2. Prior to his employment with defendant-employer, plaintiff received a yearly cortisone shot for pain in his shoulders. Plaintiff's preexisting bilateral shoulder condition had not resolved prior to his beginning employment with defendant-employer.
3. Plaintiff was employed by defendant-employer as a sorter from 1990 until he was laid off in November of 1995. Plaintiff's job consisted of sorting different bundles of sweatpants. Plaintiff would pick up a bundle, sling it with his right arm, and then go back and get another bundle. Each bundle of garments weighed between eight and twenty pounds. Plaintiff unloaded between forty-eight and sixty bundles per buggy. He unloaded between eight and ten buggies full of bundles each day. Plaintiff performed this activity eight hours a day, five days a week.
4. During the first week after plaintiff was employed as a sorter with defendant-employer, plaintiff experienced pain in both of his shoulders.
5. Prior to being laid off, plaintiff had repeatedly complained of the pain he was experiencing in his shoulders.
6. Plaintiff's performance of his job duties as a sorter for defendant-employer aggravated his preexisting bursitis, impingement syndrome, and degenerative arthritis of the acromiclavicular joint in his right shoulder. This aggravation resulted in the tearing of plaintiff's rotator cuff in his right shoulder.
7. Plaintiff's preexisting right shoulder condition placed him at a high risk of re-developing a shoulder condition when he engaged in repetitive motion of the shoulder.
8. No evidence was elicited from the testifying medical experts, Michael William Walker, M.D., and Ward S. Oakley, Jr., that would support a finding that plaintiff's job duties placed him at an increased risk of contracting or aggravating his preexisting shoulder conditions as compared to the general public not so employed, or as compared to the general run of occupations. To the contrary, Dr. Walker indicated that plaintiff was not placed at an increased risk as compared to the general public not so employed.

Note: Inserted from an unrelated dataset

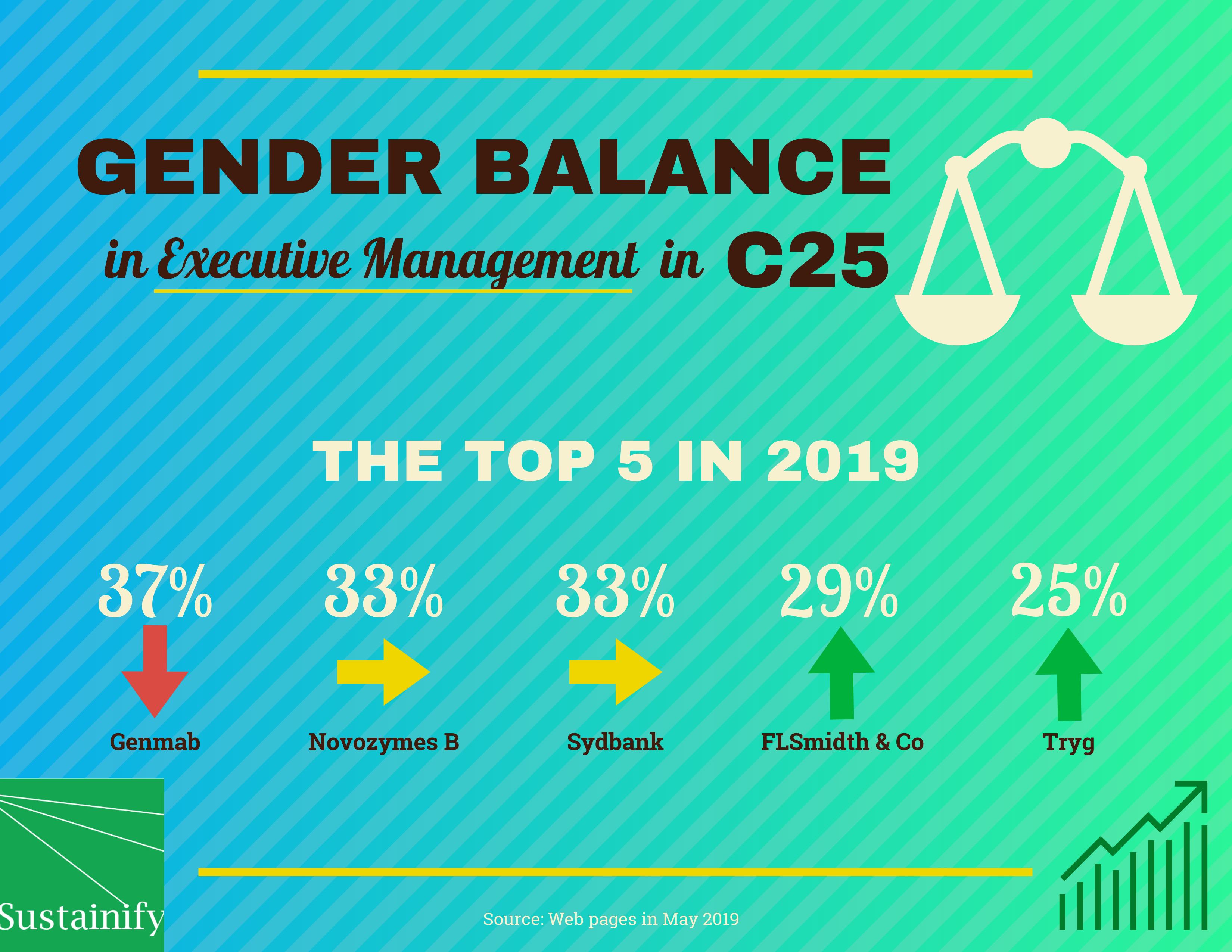 Sustainify_CSR rating of listed companies_gender balance in board of directors of C25 top 5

9. The greater weight of the evidence fails to show that plaintiff's job duties as a sorter for defendant-employer placed him at an increased risk of contracting or aggravating his preexisting impingement syndrome, bursitis and degenerative arthritis of his acromiclavicular joint in his right shoulder or any condition in his left shoulder as compared to the public not so employed, or as compared to the general run of occupations.

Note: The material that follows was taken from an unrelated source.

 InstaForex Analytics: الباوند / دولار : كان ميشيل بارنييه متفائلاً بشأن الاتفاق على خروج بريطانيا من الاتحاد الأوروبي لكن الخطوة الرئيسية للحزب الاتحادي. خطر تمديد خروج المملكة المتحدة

10. On 29 February 1996, Dr. Oakley performed a surgical repair of plaintiff's rotator cuff in his right shoulder.
11. As a result of his torn rotator cuff in his right shoulder and the resulting surgery by Dr. Oakley, plaintiff was unable to earn any wages from 29 February 1996 to 14 May 1996.
12. As a result of his torn rotator cuff in his right shoulder and the resulting surgery by Dr. Oakley, plaintiff has sustained a twenty percent permanent partial disability to his right shoulder.
13. Since plaintiff was laid off, plaintiff has only sought employment with one employer. Since having been laid off, plaintiff has not conducted a reasonable job search.
14. Since 14 May 1996, plaintiff has been medically able to return to work.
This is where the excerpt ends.